Again in the shoulder pads era, the percentage of new barrels used - preferably 100% - was considered a measure of quality. Today, it is no longer regarded as shameful, in fact in some quarters such as at the pre-eminent Bolgheri winery Sassicaia it is positively relished, to admit to re-using a certain proportion of their barriques once, or even twice. Used barrels tend to move down the ranks. In Bordeaux, for example, a barrel used for first-growth Château Lafite in its first year may be used for the second wine Carruades de Lafite in its second year and then shipped down to their property in the Languedoc Château d'Aussières for its third and fourth years, possibly having its interior shaved while there to expose the wine to a bit more new oak.

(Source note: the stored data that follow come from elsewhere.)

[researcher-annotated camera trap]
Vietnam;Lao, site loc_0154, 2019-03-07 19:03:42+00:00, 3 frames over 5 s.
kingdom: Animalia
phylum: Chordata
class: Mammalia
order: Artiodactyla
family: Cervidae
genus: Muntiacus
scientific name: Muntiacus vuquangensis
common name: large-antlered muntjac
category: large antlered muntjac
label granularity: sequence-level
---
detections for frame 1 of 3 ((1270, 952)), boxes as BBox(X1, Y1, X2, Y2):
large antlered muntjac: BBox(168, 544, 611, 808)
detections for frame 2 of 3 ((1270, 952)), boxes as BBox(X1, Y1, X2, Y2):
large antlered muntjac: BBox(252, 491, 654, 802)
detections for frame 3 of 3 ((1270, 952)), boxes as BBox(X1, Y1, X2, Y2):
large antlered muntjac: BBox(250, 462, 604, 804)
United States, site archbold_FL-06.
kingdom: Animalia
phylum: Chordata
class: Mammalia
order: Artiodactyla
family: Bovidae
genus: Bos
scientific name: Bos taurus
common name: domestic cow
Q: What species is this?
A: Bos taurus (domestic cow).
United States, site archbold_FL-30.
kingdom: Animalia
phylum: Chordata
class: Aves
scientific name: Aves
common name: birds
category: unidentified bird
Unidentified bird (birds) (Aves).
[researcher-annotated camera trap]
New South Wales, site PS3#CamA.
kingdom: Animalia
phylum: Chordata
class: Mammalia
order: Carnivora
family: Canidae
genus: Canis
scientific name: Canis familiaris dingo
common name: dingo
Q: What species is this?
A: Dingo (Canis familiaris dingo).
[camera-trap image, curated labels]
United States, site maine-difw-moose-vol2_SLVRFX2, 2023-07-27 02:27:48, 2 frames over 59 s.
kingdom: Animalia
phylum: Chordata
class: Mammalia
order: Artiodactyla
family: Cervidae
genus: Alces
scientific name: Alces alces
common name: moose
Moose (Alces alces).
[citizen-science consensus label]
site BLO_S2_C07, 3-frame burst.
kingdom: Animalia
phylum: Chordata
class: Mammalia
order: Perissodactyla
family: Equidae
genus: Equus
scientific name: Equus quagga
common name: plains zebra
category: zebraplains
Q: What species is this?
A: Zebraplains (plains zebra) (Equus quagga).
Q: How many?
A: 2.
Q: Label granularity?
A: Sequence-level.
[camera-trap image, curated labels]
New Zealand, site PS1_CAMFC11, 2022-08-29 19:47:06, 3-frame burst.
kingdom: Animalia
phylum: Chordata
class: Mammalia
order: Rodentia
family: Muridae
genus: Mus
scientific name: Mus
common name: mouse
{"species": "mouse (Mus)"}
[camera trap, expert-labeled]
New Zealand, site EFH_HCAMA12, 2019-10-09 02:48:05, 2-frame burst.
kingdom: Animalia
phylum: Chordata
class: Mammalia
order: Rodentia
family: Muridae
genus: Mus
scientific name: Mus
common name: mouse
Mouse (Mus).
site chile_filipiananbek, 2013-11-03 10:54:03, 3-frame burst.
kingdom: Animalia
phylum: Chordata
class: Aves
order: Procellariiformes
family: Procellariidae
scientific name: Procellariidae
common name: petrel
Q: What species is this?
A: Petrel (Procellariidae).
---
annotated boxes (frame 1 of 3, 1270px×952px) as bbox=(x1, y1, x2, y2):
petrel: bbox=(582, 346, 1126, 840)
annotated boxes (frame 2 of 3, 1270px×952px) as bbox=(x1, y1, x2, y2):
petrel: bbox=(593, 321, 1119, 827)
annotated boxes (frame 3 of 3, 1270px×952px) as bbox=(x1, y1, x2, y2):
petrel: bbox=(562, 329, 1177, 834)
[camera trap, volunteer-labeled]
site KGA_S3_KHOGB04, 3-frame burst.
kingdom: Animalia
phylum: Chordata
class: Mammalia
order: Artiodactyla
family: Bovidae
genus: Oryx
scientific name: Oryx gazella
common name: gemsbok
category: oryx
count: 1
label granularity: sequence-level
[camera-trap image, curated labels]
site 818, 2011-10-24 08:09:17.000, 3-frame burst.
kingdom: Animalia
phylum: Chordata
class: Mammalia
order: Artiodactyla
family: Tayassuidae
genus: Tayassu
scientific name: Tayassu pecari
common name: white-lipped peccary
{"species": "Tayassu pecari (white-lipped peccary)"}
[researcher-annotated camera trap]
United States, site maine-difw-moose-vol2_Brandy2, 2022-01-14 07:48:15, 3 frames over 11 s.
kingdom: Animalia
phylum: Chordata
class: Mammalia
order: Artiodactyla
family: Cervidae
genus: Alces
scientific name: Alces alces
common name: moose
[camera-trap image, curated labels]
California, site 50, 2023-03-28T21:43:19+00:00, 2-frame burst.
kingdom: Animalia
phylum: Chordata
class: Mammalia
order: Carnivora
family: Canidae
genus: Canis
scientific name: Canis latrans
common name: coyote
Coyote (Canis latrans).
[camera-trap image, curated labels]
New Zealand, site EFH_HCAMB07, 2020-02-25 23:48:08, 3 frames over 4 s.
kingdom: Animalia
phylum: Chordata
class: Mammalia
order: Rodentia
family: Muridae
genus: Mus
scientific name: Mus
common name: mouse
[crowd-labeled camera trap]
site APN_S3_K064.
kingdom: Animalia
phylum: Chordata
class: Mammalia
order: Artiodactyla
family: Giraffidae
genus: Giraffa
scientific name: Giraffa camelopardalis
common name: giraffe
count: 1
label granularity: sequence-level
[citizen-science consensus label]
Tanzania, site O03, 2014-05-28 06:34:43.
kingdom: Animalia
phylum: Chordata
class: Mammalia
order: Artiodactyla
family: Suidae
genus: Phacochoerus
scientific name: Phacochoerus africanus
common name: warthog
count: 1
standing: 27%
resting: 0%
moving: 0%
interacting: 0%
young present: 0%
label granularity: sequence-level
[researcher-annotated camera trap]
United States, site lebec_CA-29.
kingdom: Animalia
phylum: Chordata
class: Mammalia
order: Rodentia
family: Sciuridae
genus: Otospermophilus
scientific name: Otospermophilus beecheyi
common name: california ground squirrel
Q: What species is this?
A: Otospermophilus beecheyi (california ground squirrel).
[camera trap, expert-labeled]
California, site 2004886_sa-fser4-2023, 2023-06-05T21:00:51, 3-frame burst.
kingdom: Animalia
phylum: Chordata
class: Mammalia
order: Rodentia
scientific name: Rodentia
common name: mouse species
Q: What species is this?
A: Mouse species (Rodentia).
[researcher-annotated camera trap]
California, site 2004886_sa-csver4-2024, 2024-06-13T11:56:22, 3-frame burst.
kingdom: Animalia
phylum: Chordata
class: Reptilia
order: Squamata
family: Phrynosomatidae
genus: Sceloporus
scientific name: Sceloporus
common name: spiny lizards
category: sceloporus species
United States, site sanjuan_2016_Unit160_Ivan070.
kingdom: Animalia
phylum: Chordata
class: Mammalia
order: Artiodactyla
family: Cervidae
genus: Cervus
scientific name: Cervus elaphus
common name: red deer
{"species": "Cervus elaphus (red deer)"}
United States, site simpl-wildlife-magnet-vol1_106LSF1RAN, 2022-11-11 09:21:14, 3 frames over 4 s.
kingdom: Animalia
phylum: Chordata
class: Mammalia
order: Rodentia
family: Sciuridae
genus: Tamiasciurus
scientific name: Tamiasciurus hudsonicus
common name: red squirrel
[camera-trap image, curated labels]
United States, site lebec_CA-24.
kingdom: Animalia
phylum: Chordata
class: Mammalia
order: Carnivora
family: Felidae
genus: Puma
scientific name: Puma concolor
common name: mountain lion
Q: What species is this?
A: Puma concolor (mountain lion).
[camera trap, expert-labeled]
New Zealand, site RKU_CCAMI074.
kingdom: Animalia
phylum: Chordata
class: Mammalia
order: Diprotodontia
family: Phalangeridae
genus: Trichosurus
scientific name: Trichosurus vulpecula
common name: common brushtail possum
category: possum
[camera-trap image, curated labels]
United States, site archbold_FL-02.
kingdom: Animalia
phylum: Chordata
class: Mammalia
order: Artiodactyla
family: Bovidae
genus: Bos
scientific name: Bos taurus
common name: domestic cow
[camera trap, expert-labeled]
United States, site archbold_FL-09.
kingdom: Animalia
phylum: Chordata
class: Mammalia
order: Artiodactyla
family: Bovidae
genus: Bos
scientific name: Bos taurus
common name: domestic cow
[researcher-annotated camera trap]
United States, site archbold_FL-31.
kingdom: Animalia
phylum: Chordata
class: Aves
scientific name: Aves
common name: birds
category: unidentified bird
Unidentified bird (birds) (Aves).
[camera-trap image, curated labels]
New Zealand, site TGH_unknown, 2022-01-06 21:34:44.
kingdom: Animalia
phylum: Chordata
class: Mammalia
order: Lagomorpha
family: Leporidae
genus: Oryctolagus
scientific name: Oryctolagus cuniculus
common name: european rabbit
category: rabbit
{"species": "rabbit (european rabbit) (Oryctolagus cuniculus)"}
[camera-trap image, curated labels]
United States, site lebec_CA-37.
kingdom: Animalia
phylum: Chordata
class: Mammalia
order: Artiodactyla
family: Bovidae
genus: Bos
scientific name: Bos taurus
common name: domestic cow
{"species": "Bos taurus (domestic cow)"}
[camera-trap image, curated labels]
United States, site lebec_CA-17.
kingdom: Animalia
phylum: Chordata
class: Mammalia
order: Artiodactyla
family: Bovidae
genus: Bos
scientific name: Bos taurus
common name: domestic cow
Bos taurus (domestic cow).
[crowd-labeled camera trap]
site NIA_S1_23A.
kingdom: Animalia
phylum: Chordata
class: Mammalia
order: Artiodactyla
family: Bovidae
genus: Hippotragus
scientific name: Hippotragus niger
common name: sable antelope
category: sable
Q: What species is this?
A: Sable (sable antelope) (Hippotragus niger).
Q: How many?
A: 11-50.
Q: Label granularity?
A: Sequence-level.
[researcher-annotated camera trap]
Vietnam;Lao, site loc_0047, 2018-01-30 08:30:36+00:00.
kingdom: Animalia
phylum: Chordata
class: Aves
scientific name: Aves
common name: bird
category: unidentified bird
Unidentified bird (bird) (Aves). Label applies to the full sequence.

Less obvious oakiness is by no means restricted to Europe. Australia has long had a tradition of using 300-litre hogsheads and larger puncheons to mature its full-throttle reds, and reduced oak flavour has played a major part in perhaps the biggest and fastest stylistic turnaround the wine world has ever seen, Australian Chardonnay's recent rapid weight loss. Even in California, where oak tolerance can seem endemic, barrel salesman and Purple pager Mel Knox, who sells the hugely reputable Taransaud and François Frères barrels to some of the least cash-strapped wine producers in the world, reports that he sold 200 500-litre barrels last year and perhaps 10 of the 600-litre demi-muids commonly used in the Rhône Valley. It would seem that even in California some winemakers are now demanding sizes larger than the barrique, on which the modern California wine industry was founded.
A lower cooperage bill seems in tune with the current era of austerity, but the tonneliers are not doing too badly. The latest toys for fashion-conscious winemakers are an array of fine wooden fermentation vats to be used, just once a year, before the wine goes into whichever barrels are chosen for it.